As many of you know one of my dad's favorite hobbies was Geocaching.  He often made time to hop into his big, red truck and head to the mountains or around town in search of tiny treasures and to plant his own.  I remember the first time he took me to find a cache.  I had no idea what he was looking for or why.  When he finally pulled a small rock from a rose planter in Loreto Plaza I thought, "THAT'S what we spent 40 minutes looking for?!"  His eyes grew to the size of silver dollars as he gingerly pulled the rock apart to reveal a secret compartment that held a small strip of paper.  I laughed as my dad attempted to scribble his name onto the tiny strip using a golf pencil and fingers the size of Italian sausages.


When the Tea Fire ravaged the Montecito hills and parts of Westmont College, the first thing my dad did was to call me to see if his cache was OK. Sadly, it perished in the fire.


Despite my lack of patience for Geocaching, he had a regular crew of family and friends that would regularly go with him on excursions and got to discover places that would become my dad's favorite spots around town.  Two of his good caching friends, Alan and Rene Salter, sent this message to my mom yesterday, "We are geocaching on East Camino Cielo with several others and we put out a cache overlooking SB and the harbor in honor of GBD."  Thank you Alan and Rene!

Goodbye, Superman

If I made a list of things that could never happen, sitting in my parents living room, hearing the paramedics tell us that they've tried unsuccessfully for over ten minutes to get my dad breathing again and that bringing him to the hospital would be futile would be number one on that list.  My dad was my hero.  He was bigger than Superman and stronger than the Hulk; completely invincible.  Despite all of his health problems and hospital visits he always seemed to bounce back bigger and better than before.  His amazingly positive attitude was unshakable.  My dad never let anything bring him down and I often turned to him to draw from his joy.
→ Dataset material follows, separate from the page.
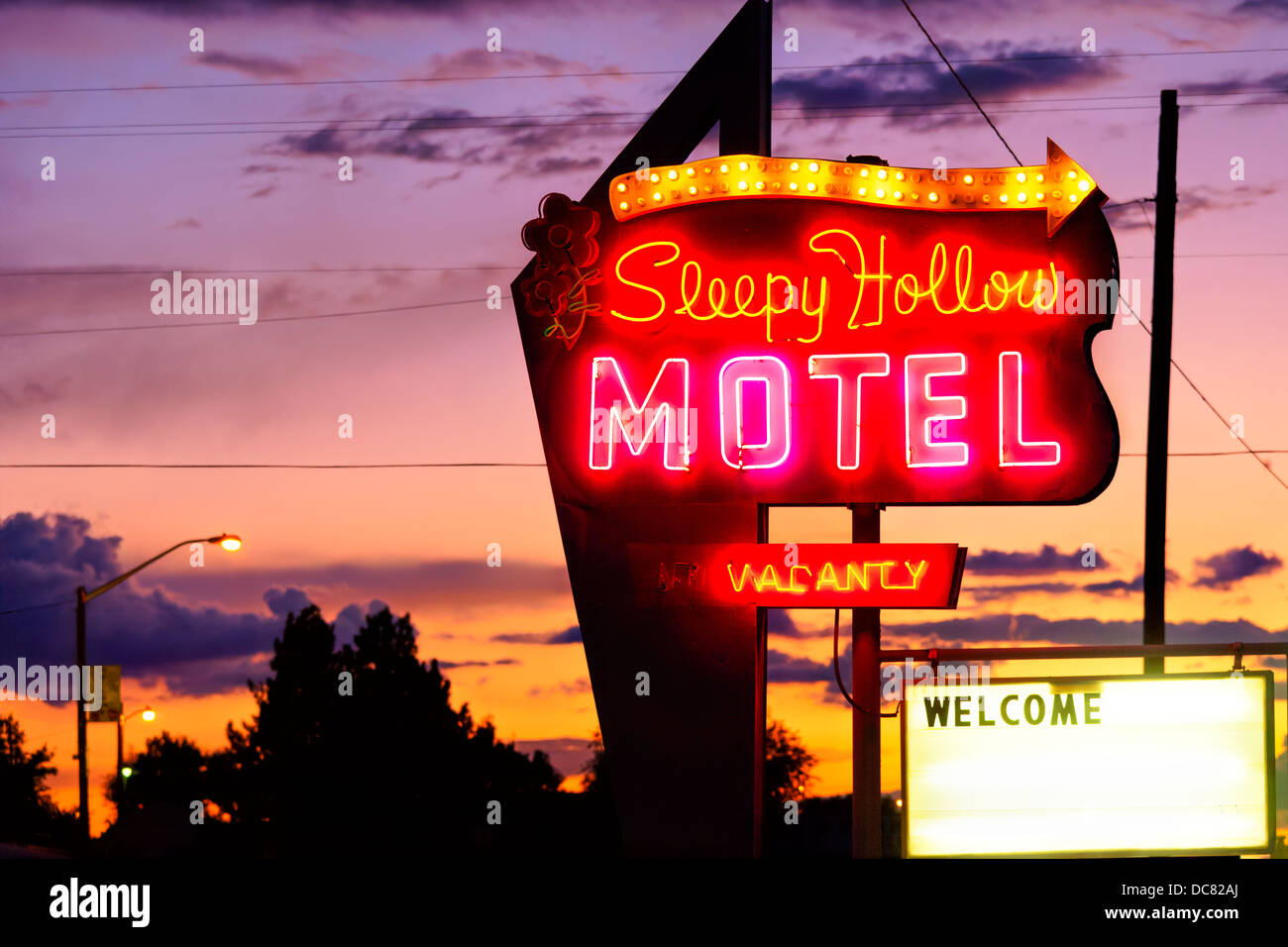 Bright neon sign for the Sleepy Hollows Motel with Vacancy and Welcome signs at dusk. Off the I-70 in Green River - Stock Image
Losing my dad has been the greatest loss I’ve ever experienced in my life.  The moment he was gone, a cord between us was severed that I never knew existed.  This cord ran deep and in the short time that has passed, I find myself daily grasping for some semblance of it to re-attach to my heart. I long for the day when the struggle isn’t so desperate. 

As we grieve together, I treasure the moments that I’m reminded of the small details, his personality, and his love.  On the afternoon of his passing, close friends and family came together at his home.  The day was long and we were all tired, but no one could bring themselves to leave.  We all wanted to be where he lived and loved.  We were supposed to celebrate his granddaughter Kemara’s sixteenth birthday in Ojai.  Instead, we celebrated his life as if he were still right there with us; Martha brought over burgers and her famous macaroni salad, Rich barbecued, Sue chopped veggies, etc.  It was just what he wanted. 

We sat and reminisced about the man we loved the most.  With every new story, I learned something new about my dad; how he daily kept $7 in his pocket for anyone who asked, how he regularly manned the Information Booth on Sunday mornings at Living Faith Center, how he cleaned my brother and sister’s childhood room by opening the window and throwing everything into the backyard.  A better time of solace couldn’t have been planned.